A 360-degree food plan
Let’s take a look at the garden I’ve been growing this year. I don’t have an exact measurement, but it’s a pretty large garden, I’d estimate to be about the size of a junior football field. In this garden, I planted lettuce, potatoes, corn, onions, bush beans, peppers, tomatoes, sweet potatoes, and both summer and winter squash.
Out of all this, the beans have done the best. We’ve had a least a month’s worth of meals from them, plus several cans for winter, and even some to give away or trade. Despite all our corn problems, I estimate we’ll end up with 20-30 ears total. We had enough lettuce for a handful of salads. Not many onions, but a decent amount of tomatoes and peppers.
I’m not sure about the potatoes and sweet potatoes yet, but I estimate that we have about 40 winter squash, assuming they all come to full maturity.
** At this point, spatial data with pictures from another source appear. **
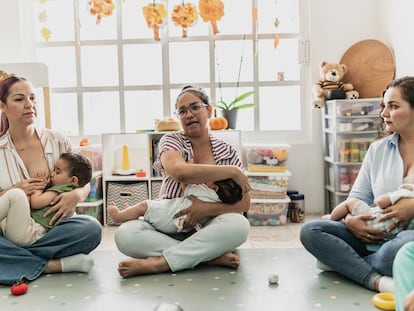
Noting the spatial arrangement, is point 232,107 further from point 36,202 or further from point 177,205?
point 36,202

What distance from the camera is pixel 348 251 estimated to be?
6.47 ft

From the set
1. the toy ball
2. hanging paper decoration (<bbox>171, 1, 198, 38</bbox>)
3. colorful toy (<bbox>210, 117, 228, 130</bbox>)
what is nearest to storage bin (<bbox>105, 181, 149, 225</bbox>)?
colorful toy (<bbox>210, 117, 228, 130</bbox>)

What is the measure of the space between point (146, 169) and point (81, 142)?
0.52 metres

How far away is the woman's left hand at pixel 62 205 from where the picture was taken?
86.8 inches

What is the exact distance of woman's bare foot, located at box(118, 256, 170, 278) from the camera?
208 cm

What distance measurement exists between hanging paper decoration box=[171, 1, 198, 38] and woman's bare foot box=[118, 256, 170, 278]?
228 cm

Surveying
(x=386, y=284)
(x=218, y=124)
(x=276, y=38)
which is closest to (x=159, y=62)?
(x=218, y=124)

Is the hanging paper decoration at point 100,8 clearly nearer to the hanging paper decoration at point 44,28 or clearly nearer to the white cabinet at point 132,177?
the hanging paper decoration at point 44,28

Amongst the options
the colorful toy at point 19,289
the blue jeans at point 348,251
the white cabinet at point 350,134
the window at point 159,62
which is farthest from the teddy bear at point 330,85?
the colorful toy at point 19,289

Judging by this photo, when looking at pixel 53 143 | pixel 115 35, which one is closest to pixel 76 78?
pixel 115 35

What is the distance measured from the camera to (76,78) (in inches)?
162

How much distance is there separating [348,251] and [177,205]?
2.42 ft

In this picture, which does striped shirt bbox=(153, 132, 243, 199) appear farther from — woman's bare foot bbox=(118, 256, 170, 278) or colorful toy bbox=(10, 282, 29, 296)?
colorful toy bbox=(10, 282, 29, 296)

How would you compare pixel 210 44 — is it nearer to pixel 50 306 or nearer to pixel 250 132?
pixel 250 132
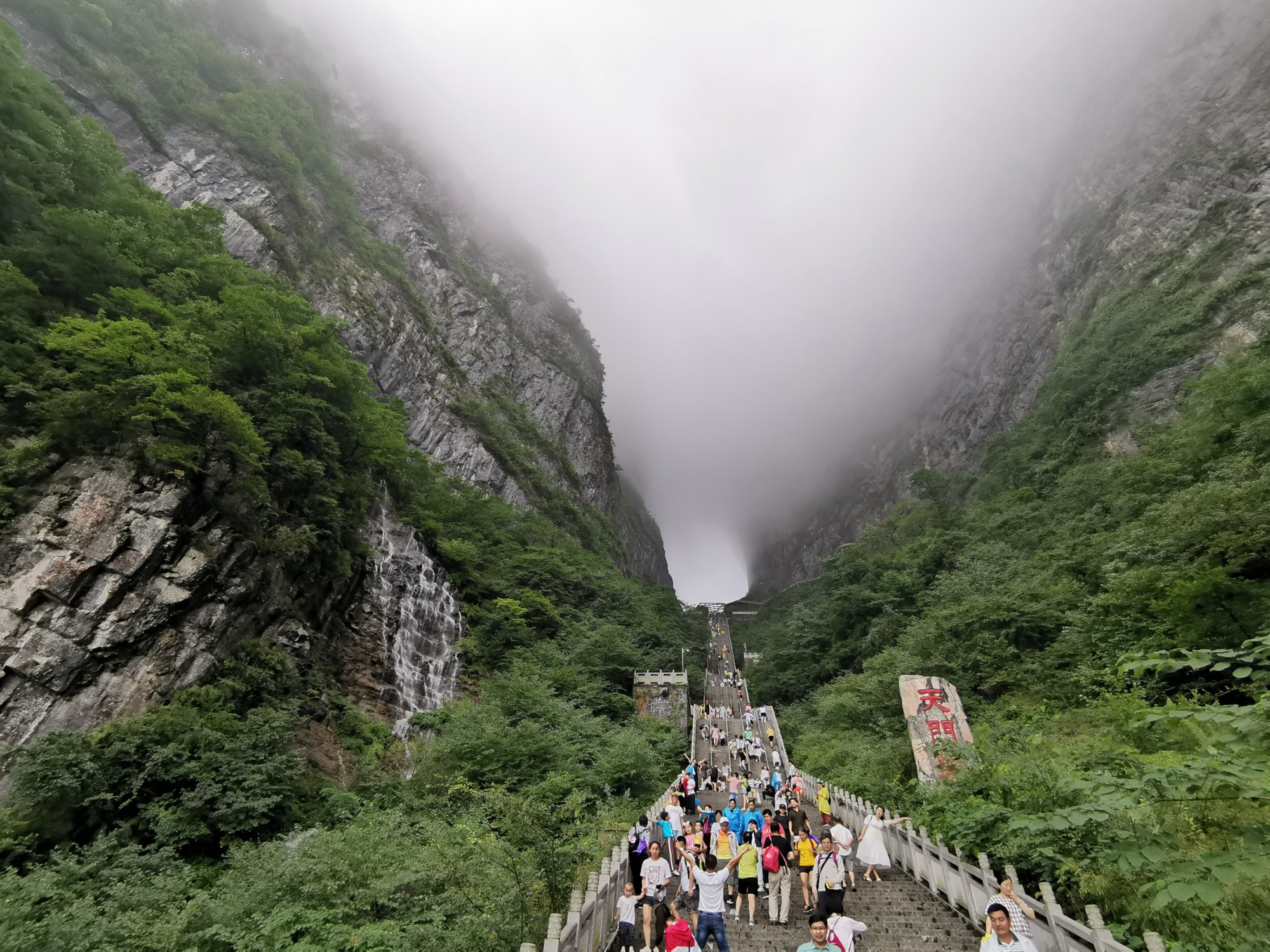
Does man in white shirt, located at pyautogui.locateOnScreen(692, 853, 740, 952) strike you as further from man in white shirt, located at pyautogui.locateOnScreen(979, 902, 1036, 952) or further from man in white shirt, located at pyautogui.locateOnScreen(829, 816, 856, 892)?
man in white shirt, located at pyautogui.locateOnScreen(829, 816, 856, 892)

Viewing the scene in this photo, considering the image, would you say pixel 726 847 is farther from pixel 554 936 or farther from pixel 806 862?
pixel 554 936

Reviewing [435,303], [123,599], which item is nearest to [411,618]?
[123,599]

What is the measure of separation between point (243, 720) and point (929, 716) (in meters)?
16.9

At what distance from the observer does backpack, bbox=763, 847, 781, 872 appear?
7922mm

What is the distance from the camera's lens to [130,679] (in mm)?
11891

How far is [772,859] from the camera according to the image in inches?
312

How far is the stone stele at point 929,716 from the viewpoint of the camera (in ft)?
45.1

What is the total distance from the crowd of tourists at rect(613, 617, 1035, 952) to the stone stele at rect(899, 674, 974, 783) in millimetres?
2518

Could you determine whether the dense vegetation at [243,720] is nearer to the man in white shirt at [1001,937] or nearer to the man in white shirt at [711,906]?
the man in white shirt at [711,906]

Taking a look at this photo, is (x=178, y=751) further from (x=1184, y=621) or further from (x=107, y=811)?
(x=1184, y=621)

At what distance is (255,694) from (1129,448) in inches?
1462

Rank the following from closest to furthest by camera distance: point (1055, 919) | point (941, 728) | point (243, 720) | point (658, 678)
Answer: point (1055, 919) → point (243, 720) → point (941, 728) → point (658, 678)

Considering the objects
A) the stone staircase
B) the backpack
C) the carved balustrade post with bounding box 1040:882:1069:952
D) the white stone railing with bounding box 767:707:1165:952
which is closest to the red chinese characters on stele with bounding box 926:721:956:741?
the white stone railing with bounding box 767:707:1165:952

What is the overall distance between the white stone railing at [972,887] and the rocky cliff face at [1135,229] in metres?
28.2
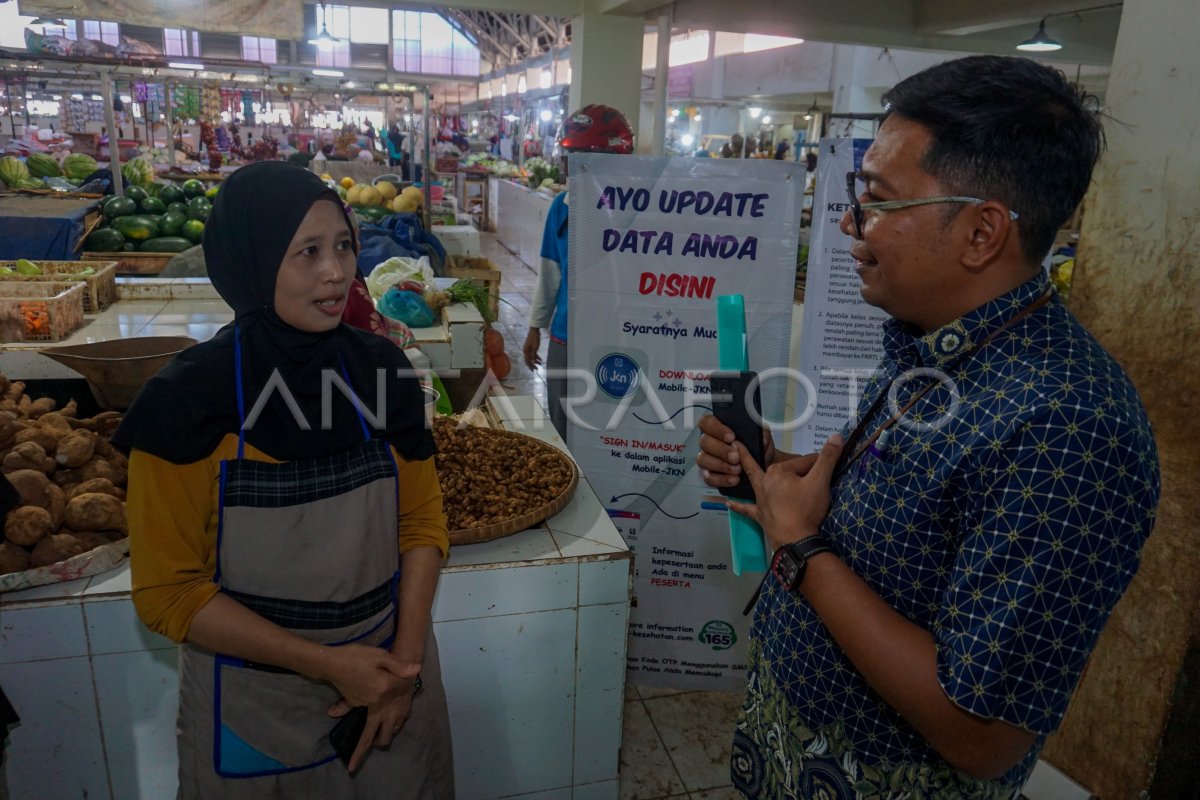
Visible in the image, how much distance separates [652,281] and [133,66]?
417cm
This is easily the best garden I’ve ever grown. It’s supplemented many meals this summer, but it’s just not enough to feed my family of four for a year, much less our chickens.
One day, I hope to be a good enough farmer to produce a lot more food in the same space, but as my late grandmother, who grew up in the Great Depression, would say, “Want in one hand, piss in the other, see which gets full faster.”
A perhaps more eloquent way to phrase that would be: Desire does not make a full belly. Or: Don’t put all your eggs in one basket. To put it even more simply: gardening is a great step toward self-reliance and preparedness, but it’s only one piece of my food preparedness plan.
Our garden is not our only source of fresh, local produce. We signed up with a local CSA to supplement our harvests. We’ve also been buying and trading from friends and relatives with gardens and farms of their own. That’s gained us blueberries, jalapenos, cucumbers, garlic, milk, cheese, yogurt, meat, and other things that we either can’t or didn’t want to produce ourselves.
Additionally, we’ve been adding to our stockpile of dry goods. We’ve crammed every closet in the house with food: rice, dry beans, canned beans, dry milk, crackers, peanut butter, etc. If you don’t know where to start on your own stockpile, consider the LDS plan we covered recently. Our freezers are crammed full of meat from a nearby farm.
This gives us variety and options. If the power fails and the meat expires, we’re not doomed. If the crops had failed, we also wouldn’t have been doomed. We’re also not stuck eating nothing but butternut squash all winter. As much as I like the squash I’ve grown, it gets old fast!